» **Page extract**:
-=-=-=-=-

# Dracula's Castle for Sale



## deadSusan (Jun 26, 2013)

It looks like a lovely place. I'm sure if we all pitch in we can buy it. We can start a time share or retirement home for haunters!

http://www.smithsonianmag.com/smart-news/draculas-castle-sale-180951499/?no-ist


----------



## RoxyBlue (Oct 6, 2008)

And such a steal at only $80 million, too!:googly:


----------



## Hairazor (Mar 13, 2012)

I have an extra $20 so count me in. I imagine we will have to draw straws for who gets time there on Halloween!! Heehee!


----------



## TheatreOfThrills (Jul 11, 2014)

I've been such a HUGE fan of Dracula since I can remember. I practically memorized the unabridged novel. When I first saw Bran Castle was for sale my first thought was "how many people like me do i have to round up to get enough money raised to buy it?". Still on the agenda...

-=-=-=-=-

» **Data provided**:
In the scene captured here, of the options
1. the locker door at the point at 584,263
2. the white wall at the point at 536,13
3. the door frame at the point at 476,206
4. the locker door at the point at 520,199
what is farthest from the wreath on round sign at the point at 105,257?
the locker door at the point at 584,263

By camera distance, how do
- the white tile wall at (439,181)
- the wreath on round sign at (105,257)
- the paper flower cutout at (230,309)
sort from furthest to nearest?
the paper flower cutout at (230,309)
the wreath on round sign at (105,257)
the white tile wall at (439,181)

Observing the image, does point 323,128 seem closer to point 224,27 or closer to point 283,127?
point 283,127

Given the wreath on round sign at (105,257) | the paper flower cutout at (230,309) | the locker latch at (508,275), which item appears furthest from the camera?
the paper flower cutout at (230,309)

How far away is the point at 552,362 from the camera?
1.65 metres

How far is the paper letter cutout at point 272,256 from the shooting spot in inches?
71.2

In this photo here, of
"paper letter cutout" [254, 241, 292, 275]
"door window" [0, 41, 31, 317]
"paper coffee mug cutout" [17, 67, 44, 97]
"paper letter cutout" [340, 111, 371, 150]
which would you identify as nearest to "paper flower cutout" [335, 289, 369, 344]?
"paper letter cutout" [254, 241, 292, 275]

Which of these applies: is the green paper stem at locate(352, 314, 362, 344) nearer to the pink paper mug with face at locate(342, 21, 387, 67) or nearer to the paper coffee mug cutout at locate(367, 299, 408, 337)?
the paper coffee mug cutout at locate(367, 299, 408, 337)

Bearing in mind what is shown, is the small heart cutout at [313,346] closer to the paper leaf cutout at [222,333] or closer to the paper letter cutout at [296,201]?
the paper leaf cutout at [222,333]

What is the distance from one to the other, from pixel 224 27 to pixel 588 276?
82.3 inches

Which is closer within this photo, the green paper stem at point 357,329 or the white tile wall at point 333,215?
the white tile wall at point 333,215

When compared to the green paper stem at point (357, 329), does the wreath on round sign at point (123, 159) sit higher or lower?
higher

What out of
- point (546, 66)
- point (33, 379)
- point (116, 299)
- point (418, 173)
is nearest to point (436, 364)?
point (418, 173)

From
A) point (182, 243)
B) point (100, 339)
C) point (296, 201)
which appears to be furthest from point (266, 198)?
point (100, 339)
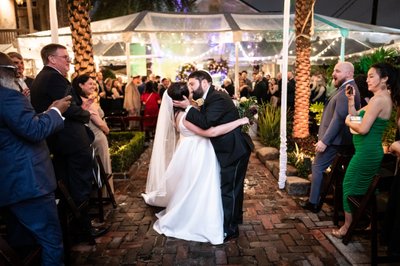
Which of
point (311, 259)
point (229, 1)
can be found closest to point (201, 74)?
point (311, 259)

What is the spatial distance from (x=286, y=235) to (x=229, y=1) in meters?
19.9

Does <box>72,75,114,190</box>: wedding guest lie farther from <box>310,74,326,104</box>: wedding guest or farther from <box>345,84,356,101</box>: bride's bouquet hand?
<box>310,74,326,104</box>: wedding guest

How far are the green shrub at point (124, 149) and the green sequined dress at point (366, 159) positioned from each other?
13.5 feet

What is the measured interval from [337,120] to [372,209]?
1.41 m

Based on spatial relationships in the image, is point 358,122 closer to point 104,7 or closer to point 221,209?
point 221,209

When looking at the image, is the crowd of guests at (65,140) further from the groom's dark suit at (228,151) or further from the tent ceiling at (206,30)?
the tent ceiling at (206,30)

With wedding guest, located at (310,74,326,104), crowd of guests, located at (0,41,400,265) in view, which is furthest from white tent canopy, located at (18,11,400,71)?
crowd of guests, located at (0,41,400,265)

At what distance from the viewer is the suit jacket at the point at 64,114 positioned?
11.4ft

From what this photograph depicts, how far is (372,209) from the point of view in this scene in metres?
3.07

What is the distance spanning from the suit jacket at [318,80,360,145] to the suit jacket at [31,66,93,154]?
10.0 ft

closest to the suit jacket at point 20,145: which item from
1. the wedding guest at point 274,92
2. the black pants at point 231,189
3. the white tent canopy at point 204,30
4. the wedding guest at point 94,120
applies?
the wedding guest at point 94,120

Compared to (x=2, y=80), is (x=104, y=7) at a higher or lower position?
higher

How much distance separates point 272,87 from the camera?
1108 cm

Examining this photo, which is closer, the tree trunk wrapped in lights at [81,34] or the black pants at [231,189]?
the black pants at [231,189]
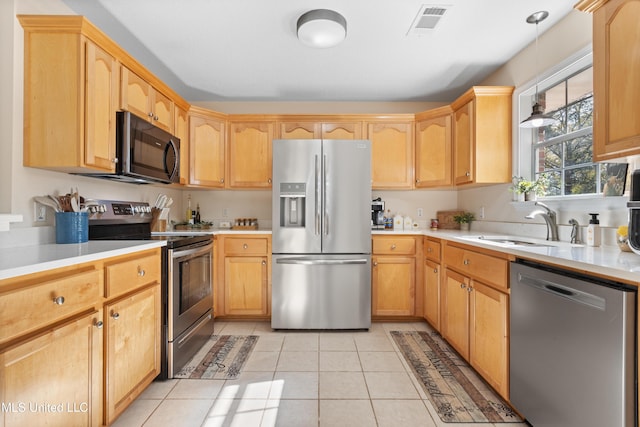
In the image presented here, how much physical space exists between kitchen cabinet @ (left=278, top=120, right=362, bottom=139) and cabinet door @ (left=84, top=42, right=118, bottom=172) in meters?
1.67

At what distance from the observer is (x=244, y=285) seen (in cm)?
307

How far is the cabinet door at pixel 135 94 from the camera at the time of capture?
2.09m

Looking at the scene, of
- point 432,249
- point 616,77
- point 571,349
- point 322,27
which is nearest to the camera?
point 571,349

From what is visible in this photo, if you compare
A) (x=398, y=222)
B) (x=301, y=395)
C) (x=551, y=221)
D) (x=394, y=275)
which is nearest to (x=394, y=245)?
(x=394, y=275)

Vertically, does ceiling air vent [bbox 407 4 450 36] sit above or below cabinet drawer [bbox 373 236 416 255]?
above

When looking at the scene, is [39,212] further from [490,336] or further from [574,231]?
[574,231]

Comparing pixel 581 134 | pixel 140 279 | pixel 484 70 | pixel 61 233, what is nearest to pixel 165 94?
pixel 61 233

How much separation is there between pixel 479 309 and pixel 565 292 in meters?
0.76

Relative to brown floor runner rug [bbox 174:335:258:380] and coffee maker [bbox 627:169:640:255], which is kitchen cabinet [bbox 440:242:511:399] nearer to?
coffee maker [bbox 627:169:640:255]

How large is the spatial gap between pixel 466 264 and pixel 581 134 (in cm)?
117

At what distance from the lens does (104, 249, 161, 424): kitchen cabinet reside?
4.91ft

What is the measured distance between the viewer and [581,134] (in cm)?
208

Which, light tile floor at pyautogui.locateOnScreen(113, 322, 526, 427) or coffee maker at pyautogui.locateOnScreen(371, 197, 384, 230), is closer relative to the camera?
light tile floor at pyautogui.locateOnScreen(113, 322, 526, 427)

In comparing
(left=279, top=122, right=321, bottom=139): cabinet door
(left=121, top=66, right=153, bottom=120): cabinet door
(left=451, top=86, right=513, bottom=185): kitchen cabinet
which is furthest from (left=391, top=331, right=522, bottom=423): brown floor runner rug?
(left=121, top=66, right=153, bottom=120): cabinet door
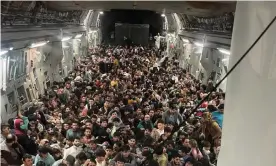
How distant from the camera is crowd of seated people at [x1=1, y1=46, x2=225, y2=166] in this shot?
1473 millimetres

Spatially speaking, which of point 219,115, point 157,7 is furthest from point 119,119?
point 157,7

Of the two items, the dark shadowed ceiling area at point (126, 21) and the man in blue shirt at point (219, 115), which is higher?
the dark shadowed ceiling area at point (126, 21)

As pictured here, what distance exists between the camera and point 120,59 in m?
2.08

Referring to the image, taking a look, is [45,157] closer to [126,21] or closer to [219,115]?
[219,115]

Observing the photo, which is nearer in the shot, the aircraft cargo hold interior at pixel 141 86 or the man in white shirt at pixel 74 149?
the aircraft cargo hold interior at pixel 141 86

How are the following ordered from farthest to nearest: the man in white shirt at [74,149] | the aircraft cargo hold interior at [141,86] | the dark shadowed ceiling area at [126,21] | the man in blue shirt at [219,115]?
the dark shadowed ceiling area at [126,21], the man in white shirt at [74,149], the man in blue shirt at [219,115], the aircraft cargo hold interior at [141,86]

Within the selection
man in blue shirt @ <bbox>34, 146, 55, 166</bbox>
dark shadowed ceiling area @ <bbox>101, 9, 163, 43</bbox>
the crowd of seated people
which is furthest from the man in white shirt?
dark shadowed ceiling area @ <bbox>101, 9, 163, 43</bbox>

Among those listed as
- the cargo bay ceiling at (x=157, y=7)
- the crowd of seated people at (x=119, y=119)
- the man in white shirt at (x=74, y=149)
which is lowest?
the man in white shirt at (x=74, y=149)

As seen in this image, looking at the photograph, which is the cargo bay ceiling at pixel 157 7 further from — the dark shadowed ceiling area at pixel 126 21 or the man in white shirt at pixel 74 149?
the man in white shirt at pixel 74 149

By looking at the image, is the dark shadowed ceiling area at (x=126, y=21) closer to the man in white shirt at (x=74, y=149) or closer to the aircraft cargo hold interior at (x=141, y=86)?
the aircraft cargo hold interior at (x=141, y=86)

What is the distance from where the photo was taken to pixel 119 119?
5.75ft

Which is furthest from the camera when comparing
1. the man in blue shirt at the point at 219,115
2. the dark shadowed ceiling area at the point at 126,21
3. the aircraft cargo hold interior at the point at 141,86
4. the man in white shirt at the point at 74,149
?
the dark shadowed ceiling area at the point at 126,21

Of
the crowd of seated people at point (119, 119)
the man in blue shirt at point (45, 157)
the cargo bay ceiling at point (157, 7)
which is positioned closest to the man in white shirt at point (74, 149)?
the crowd of seated people at point (119, 119)

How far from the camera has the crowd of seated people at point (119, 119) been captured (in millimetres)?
1473
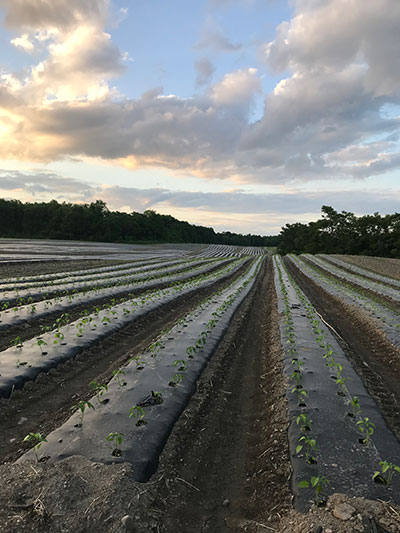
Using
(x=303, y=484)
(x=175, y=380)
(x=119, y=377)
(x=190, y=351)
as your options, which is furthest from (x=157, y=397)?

-=-=-=-=-

» **Requirements**: Resume the forum thread about Dracula's castle being for sale, picking up after its last post.

» **Result for this exercise**:
----------



## hauntedyardofdoom (Nov 6, 2008)

Don't spend your money yet, Theatre, the castle you want is at Poenari, not Bran.


----------



## graveyardmaster (May 14, 2012)

I have just bought it guys..you are all invited to my castle..MUHAHAHAHAHAHHAHAAAA!!!


----------



## RoxyBlue (Oct 6, 2008)

^LOL, ya goof!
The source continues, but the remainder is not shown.